=== Exercise details ===
Give the number of lines in the following entries that contain the word "stably", with nothing added.
*** Record extracts Section Begins ***
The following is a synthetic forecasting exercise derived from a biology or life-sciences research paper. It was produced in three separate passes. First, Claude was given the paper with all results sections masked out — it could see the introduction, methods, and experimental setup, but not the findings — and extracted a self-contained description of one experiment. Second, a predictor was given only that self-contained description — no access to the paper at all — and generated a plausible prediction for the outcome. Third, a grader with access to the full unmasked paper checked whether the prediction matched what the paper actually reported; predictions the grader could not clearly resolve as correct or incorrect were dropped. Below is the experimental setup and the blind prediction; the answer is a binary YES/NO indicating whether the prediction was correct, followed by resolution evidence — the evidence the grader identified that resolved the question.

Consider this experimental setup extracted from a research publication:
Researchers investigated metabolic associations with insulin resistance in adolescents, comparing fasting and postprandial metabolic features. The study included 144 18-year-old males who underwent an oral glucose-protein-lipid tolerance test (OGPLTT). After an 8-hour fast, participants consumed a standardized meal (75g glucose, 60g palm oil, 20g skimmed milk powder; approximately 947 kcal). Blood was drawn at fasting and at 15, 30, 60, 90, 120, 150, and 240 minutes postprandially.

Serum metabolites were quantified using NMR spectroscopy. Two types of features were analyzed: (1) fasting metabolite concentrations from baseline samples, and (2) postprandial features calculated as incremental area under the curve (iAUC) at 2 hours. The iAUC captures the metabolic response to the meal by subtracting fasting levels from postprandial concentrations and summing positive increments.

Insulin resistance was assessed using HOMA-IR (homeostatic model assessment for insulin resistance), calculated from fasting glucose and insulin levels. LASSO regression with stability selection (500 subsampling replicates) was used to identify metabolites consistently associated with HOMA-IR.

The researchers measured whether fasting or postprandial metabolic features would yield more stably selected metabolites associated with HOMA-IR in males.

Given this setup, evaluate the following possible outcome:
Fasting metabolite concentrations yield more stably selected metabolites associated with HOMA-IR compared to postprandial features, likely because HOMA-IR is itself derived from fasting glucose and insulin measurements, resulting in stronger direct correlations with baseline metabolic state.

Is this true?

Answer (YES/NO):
*** Record extracts Section Ends ***
=== Response to the task ===
2